The Anglican Diocese of Ottawa will continue to recognize and perform same-sex marriages despite last week’s vote at the church’s national assembly in Vancouver, its bishop has confirmed.
While more than half of the clergy members at the assembly voted to allow same-sex unions, it failed to pass by the required two-thirds majority Friday.
Some archbishops needed to catch up, and that was the depressing thing for me.
– Bishop John Chapman
Bishop John Chapman told CBC’s Ottawa Morning he found the result “extremely disappointing.”
“Some archbishops needed to catch up, and that was the depressing thing for me, and the part that was sad for me is that that reality still exists,” Chapman said.
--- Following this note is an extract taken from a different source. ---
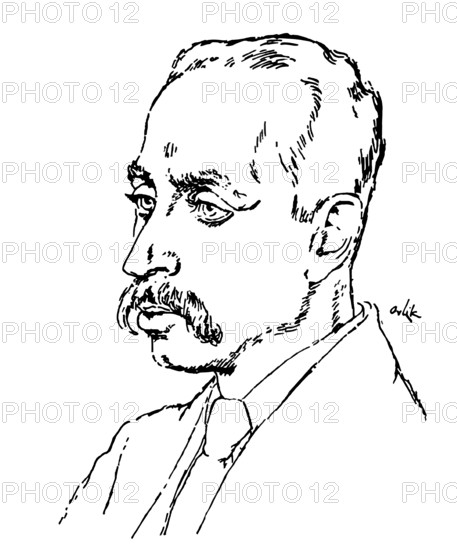 Portrait of Rainer Maria Rilke, 1875 – 1926, Austrian poet and novelist, based on a sketch by Emil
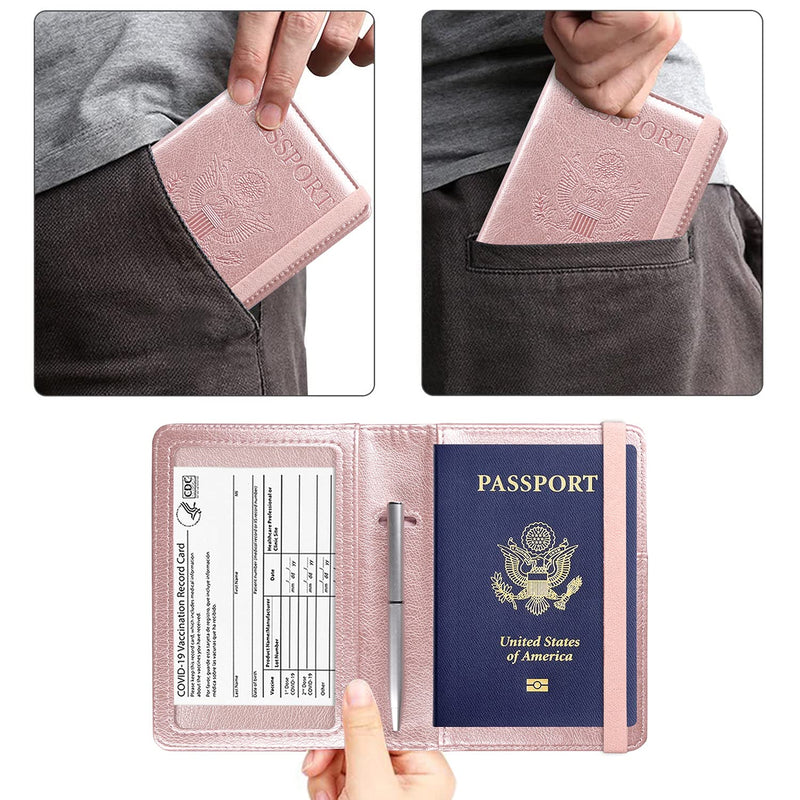 [Australia - AusPower] - ACdream Passport and Vaccine Card Holder Combo, Cover Case with CDC Vaccination Card Slot, Leather Travel Documents Organizer Protector, with RFID Blocking, for Women and Men, Rose Gold AA-Rose Gold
The Anglican Church voted in favour of recognizing same-sex marriage at its national assembly three years ago, but needed to confirm that decision on Friday in order for it to become law. It didn’t, so the matter remains unresolved at the national level.
Chapman said that means bishops can still recognize and perform same sex marriages in their own dioceses.
“I think in a sense it’s to protect the church from itself sometimes,” he said.
Chapman said he’s had conversations with other bishops who oppose same-sex marriage.
“It’s awkward,” he said. “It’s the kind of conversation with people who are entrenched in a particular point of view, and it goes as far as these conversations typically go.”
Chapman said he’s concerned the headlines stemming from Friday’s vote will give Canadians the wrong idea about the church.
“Morally, legally and emotionally, 85 per cent of the leadership of the church that gathered in Vancouver in the last week is affirming,” he said.